VOS CONSIGNES:
a - Dans le texte sur la durée des jeux vidéo, quel jeu est décrit comme une métaréflexion sur l'apprentissage ?
b - Rédigez la suite du texte sur la durée des jeux vidéo, en commençant juste après sa dernière phrase.

TEXTE RETENU:
>>>
Quand il saute aux yeux, le remplissage destiné à gratter quelques heures de jeu pour en gonfler nonchalamment sa durée passe très mal. A croire que pour tenir les délais imposés par des plannings tenus par la finance, les développeurs ont pris l'habitude de délayer au besoin leur contenu.

Oui, je suis attristée quand les gens pensent que ce jeu ne vaut pas le prix que nous en demandons (et que nous considérons comme juste). C'est comme si je les avais déçu.

Ça n'est pas grave si les gens n'ont pas aimé le jeu, mais cela m'affecte personnellement beaucoup lorsqu'ils pensent qu'il ne valait pas le temps qu'il y ont investi.

Jane Ng (Firewatch)

Les inféodés de l'indé eux, n'ont que faire de franchir les paliers de la dizaine, quinzaine, ou vingtaine d'heures : le jeu se déroulera le temps nécessaire au développement de son gameplay ou de son propos. Ni plus, ni moins. Bien entendu, rien n'interdit de craquer son slip tant que la longueur se veut pertinente : Super Meat Boy par exemple, oblige à suer sang et eaux pour espérer sortir vivant des derniers niveaux, et obliger le joueur à avancer plus vite n'aurait aucun sens.


On retrouve cette logique dans le dernier jeu de Jonathan Blow : The Witness est une sorte de métaréflexion sur l'apprentissage, une démarche explicative et méthodique (parfois à la limite de la folie) qui nécessite par essence du temps. Mais bien souvent, le plaisir n'atteint pas le nombre des heures, même si la récente polémique consumériste à l'égard de Firewatch braque amèrement les projecteurs quant à l'état d'esprit du marché en 2016...
<<<
LIGNES DE DONNÉES:
>>>
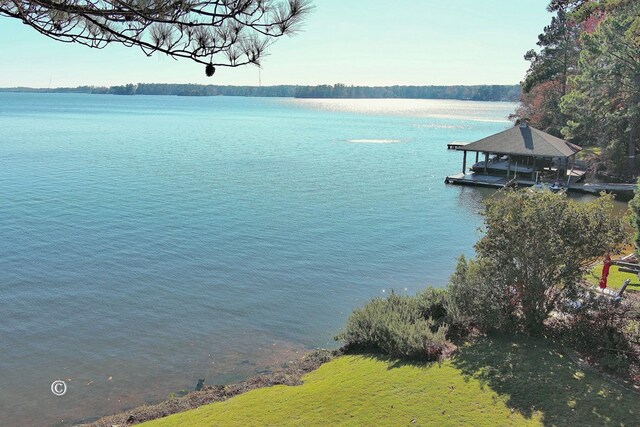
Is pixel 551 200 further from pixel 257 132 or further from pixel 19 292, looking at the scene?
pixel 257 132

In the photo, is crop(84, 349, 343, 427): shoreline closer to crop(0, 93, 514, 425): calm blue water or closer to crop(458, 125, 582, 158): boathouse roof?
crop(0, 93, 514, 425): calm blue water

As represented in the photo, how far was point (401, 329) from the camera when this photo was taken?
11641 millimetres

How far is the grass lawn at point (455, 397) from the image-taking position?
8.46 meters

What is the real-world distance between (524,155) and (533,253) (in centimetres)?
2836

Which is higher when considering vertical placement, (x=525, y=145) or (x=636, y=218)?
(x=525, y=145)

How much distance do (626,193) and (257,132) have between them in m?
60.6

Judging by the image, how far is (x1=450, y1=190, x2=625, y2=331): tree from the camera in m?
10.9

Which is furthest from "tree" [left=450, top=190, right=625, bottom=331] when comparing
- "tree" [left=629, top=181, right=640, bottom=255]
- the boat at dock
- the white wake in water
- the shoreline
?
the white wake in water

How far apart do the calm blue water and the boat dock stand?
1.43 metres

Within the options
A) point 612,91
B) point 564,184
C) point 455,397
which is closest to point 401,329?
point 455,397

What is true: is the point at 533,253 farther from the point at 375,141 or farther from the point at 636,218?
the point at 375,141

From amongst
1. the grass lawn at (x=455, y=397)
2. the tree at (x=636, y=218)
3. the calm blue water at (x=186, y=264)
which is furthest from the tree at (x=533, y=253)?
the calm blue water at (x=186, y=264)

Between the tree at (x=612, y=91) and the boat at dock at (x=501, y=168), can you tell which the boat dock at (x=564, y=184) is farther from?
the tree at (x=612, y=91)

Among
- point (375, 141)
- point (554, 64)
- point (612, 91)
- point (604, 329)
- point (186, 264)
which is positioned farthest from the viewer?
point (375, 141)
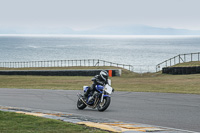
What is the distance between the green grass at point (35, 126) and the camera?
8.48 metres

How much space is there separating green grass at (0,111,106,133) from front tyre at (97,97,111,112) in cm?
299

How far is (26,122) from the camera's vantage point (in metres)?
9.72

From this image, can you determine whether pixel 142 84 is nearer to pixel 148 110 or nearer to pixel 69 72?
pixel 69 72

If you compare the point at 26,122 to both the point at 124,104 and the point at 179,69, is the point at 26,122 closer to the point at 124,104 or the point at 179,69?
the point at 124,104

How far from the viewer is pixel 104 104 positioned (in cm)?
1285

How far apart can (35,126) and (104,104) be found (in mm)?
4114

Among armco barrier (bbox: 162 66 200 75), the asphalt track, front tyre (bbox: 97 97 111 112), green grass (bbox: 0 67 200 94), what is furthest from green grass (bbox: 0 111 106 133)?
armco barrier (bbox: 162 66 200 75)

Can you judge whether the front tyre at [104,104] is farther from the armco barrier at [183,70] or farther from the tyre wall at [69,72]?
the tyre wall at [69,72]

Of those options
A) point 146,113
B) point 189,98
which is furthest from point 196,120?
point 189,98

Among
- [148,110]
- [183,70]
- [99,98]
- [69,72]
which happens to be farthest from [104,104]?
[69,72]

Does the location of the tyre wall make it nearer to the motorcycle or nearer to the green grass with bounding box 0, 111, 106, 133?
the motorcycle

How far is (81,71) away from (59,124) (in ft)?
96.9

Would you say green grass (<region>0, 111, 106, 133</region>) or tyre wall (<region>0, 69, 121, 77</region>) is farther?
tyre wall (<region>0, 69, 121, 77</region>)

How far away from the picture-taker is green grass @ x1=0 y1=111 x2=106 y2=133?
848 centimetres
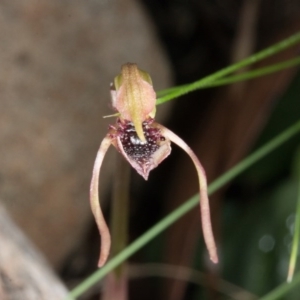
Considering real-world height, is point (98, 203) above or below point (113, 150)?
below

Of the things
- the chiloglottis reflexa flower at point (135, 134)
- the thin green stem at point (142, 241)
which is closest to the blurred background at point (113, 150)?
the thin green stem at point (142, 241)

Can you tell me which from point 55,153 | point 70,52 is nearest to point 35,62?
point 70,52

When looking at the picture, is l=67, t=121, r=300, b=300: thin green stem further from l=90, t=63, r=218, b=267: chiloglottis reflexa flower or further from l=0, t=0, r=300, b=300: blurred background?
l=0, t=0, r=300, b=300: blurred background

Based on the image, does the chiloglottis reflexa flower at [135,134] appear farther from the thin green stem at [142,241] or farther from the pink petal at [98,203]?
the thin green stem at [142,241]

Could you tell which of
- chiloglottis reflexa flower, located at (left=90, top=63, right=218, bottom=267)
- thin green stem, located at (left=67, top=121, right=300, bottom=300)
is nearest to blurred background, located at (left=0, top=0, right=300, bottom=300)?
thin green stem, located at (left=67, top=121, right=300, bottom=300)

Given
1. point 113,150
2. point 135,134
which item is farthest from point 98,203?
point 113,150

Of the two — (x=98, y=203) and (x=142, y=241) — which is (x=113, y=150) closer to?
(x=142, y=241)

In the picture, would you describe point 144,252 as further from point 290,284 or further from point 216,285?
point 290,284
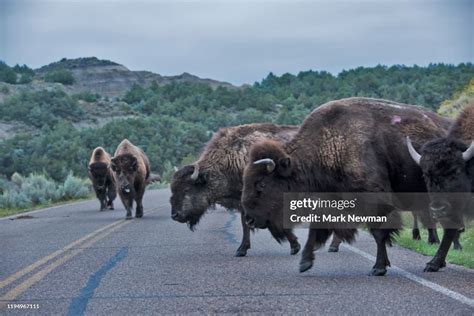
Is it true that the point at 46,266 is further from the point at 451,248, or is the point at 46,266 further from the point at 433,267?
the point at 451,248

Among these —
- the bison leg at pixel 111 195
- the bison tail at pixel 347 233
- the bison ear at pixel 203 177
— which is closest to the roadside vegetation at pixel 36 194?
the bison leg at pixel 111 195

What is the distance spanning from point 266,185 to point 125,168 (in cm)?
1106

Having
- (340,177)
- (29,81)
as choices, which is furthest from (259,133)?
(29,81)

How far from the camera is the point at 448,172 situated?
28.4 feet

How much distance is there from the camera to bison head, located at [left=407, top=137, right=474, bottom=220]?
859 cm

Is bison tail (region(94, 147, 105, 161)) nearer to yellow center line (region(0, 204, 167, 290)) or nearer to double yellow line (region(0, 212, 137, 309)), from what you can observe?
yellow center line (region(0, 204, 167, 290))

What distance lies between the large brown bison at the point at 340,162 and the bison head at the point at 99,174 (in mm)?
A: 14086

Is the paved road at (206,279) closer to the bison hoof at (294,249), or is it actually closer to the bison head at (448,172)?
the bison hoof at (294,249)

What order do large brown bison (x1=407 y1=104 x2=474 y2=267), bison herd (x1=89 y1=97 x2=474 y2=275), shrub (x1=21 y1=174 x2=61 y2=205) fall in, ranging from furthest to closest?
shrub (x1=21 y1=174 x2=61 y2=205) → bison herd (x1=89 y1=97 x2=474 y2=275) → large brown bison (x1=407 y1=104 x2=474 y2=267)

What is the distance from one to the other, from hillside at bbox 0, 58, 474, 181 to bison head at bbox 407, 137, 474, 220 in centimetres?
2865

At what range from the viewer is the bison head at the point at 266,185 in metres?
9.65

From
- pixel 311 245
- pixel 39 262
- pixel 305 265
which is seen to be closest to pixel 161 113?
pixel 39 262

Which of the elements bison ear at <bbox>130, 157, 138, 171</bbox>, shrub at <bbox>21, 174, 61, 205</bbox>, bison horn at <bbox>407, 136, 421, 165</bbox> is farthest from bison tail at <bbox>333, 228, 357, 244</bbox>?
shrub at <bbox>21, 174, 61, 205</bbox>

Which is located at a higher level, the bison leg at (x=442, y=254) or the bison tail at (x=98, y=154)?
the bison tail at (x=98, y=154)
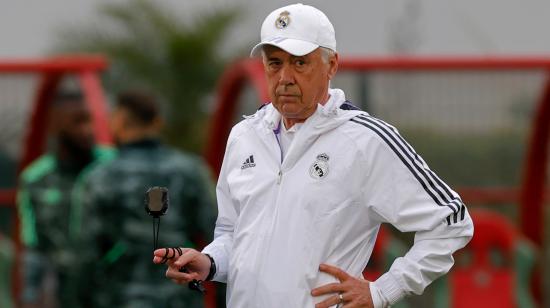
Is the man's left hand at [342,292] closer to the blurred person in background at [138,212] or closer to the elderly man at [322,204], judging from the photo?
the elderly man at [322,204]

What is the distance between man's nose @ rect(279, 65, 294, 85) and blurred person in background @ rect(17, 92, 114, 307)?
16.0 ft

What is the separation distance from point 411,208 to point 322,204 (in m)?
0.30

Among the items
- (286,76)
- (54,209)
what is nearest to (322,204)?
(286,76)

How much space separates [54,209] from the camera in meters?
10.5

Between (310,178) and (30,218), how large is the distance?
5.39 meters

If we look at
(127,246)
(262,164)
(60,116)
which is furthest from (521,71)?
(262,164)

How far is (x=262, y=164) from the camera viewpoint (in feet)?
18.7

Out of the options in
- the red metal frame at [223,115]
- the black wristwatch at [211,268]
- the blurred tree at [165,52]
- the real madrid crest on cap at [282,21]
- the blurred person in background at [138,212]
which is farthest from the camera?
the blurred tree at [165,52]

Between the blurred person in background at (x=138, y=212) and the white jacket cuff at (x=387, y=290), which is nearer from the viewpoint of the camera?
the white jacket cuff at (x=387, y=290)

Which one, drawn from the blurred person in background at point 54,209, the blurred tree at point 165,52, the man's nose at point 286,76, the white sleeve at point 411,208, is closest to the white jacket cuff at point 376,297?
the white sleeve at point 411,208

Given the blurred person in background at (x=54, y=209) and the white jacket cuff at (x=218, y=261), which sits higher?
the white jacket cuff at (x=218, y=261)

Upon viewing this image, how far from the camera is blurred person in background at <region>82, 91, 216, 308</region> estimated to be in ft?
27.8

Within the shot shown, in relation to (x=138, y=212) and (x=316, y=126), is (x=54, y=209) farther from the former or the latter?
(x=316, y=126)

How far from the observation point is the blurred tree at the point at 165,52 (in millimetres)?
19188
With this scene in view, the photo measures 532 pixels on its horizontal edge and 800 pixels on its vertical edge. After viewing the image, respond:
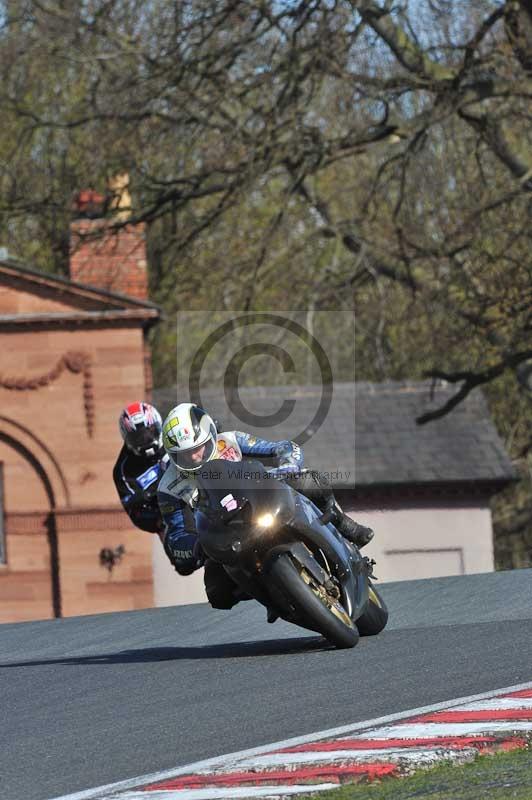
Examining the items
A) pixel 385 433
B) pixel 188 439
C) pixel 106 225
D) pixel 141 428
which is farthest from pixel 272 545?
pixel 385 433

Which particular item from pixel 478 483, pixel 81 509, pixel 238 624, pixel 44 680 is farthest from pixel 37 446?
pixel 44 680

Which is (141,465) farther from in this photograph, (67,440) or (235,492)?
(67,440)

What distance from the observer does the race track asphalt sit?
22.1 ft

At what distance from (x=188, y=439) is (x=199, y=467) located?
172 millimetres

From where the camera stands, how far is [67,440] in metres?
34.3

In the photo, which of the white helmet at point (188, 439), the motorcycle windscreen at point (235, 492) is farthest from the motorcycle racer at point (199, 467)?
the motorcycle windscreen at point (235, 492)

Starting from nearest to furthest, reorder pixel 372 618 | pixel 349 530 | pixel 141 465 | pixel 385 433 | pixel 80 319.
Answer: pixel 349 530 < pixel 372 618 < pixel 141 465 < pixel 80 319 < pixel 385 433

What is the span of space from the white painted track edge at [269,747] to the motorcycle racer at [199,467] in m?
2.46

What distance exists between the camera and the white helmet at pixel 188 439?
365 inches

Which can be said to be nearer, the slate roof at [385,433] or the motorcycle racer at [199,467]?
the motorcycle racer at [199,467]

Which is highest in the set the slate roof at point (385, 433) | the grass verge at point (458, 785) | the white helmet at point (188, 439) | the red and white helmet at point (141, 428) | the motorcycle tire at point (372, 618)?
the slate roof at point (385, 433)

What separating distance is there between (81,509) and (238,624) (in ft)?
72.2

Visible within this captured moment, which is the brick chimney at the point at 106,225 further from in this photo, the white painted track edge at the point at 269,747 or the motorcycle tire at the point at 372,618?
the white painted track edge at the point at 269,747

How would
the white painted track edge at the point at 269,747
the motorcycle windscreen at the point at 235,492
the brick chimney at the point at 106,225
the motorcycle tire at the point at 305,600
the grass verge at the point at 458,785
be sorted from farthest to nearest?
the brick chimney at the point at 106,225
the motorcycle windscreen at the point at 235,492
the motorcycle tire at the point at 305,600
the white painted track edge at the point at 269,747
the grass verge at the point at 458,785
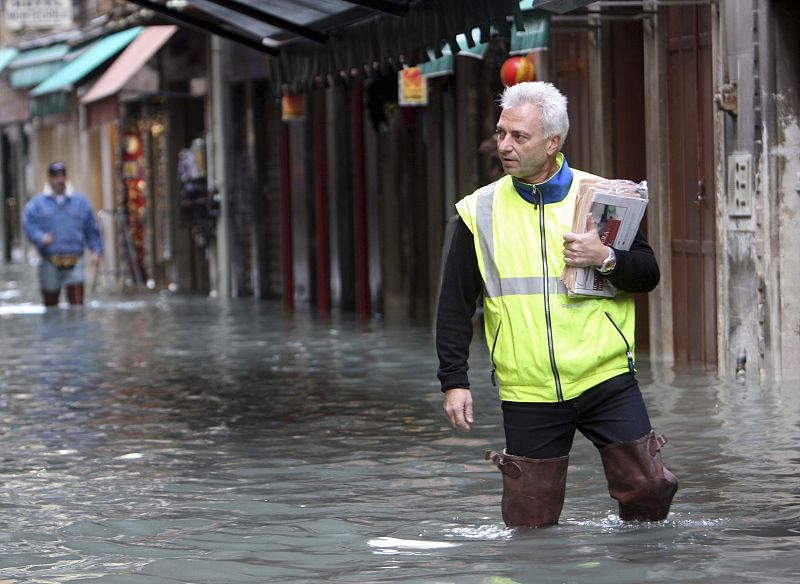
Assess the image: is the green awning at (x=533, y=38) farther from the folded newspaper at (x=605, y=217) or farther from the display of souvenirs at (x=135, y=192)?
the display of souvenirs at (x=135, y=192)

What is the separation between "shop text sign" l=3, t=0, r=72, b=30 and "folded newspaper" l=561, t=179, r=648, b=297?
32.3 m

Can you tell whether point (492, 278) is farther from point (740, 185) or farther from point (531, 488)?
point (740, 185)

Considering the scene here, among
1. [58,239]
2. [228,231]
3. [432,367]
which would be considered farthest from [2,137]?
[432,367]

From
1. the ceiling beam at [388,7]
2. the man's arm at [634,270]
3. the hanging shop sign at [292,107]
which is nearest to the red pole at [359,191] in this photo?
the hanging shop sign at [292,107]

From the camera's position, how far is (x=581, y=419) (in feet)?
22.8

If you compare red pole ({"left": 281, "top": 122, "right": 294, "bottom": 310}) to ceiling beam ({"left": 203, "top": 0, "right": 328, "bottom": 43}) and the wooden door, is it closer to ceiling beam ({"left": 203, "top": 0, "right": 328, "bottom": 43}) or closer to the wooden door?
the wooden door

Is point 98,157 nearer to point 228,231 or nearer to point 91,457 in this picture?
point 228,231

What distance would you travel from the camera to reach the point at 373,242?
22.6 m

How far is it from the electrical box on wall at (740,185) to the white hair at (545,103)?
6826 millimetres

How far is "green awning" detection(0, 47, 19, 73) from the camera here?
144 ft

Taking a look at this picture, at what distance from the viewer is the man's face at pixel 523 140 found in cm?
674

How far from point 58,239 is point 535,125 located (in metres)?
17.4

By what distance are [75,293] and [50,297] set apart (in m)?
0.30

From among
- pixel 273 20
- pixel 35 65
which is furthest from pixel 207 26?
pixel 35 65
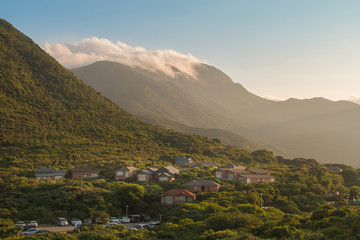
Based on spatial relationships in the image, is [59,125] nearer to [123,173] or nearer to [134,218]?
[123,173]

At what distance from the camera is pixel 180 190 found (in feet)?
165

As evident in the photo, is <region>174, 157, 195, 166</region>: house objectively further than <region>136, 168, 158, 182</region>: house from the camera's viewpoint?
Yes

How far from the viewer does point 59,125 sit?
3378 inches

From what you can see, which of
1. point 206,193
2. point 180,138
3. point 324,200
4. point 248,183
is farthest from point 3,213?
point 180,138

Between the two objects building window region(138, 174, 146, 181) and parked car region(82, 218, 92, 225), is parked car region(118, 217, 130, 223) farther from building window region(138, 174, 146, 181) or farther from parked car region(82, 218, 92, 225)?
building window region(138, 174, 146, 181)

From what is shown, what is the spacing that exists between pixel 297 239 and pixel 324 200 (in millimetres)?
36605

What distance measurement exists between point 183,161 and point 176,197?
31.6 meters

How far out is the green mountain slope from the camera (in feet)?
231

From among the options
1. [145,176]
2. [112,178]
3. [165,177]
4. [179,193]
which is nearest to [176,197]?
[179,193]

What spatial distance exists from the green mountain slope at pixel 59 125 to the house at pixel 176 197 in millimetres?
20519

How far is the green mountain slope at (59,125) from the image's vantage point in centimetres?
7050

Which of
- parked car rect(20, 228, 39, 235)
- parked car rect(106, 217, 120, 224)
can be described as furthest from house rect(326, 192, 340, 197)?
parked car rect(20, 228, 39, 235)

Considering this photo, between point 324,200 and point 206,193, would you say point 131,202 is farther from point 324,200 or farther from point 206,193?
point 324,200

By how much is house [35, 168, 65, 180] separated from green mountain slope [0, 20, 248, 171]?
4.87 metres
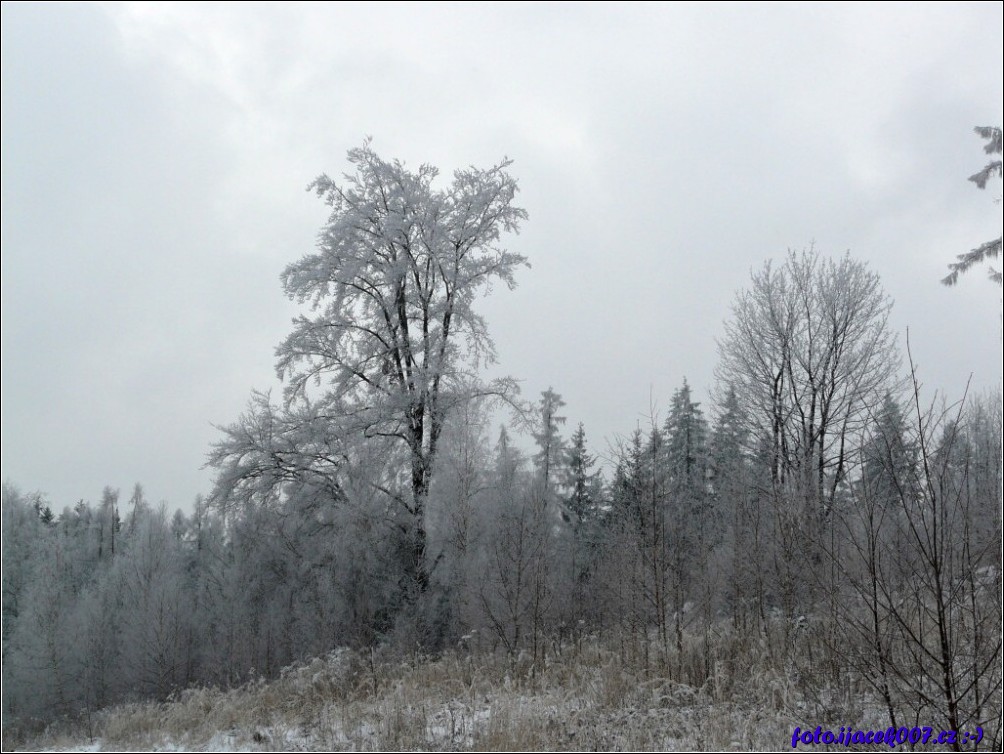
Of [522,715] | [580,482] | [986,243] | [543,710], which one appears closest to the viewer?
<<<
RÉPONSES PAR CONSIGNE:
a - The Witness, le dernier jeu de Jonathan Blow.

b -
Une expérience onirique comme celle proposée par Journey est pensée comme un trip visuel et contemplatif, et sa courte durée participe à l'expérience. Son format long-métrage permet en une unique session de jeu de faire monter en nous un crescendo émotionnel tourbillonnant, jusqu'à sa métaphorique conclusion...

Le superlativesque Portal évite lui aussi de tirer sur la corde : en une vingtaine de puzzles et un rush inattendu vers GLaDOS, tout est bouclé. Certes. Mais Valve va nous submerger d'un tel concentré narratif durant cette poignée d'heures qu'on ressort bouleversé par ce que l'on vient de traverser. Subtil, intelligent, parfois démoniaque, le récit de Portal se joue des codes classiques de la narration pour offrir une aventure d'une intensité concentrée rare.

♪ I work hard for the money ♪

Peut-on alors protester que les deniers gagnés à la sueur de son front ne justifient dans de tels cas un peu plus ? Non ! Impensable. Se plaint-on du (conséquent) montant dont on s'est délesté pour aller voir un film dont on ressort bouleversé ? Jamais. S'offusque-t-on du prix d'un essai de cent pages lorsque celui-ci nous ouvre les yeux par sa rhétorique ? Misère !

Mais alors, pourquoi cette notion consumériste au possible trouve-t-elle encore un écho favorable dans notre milieu ?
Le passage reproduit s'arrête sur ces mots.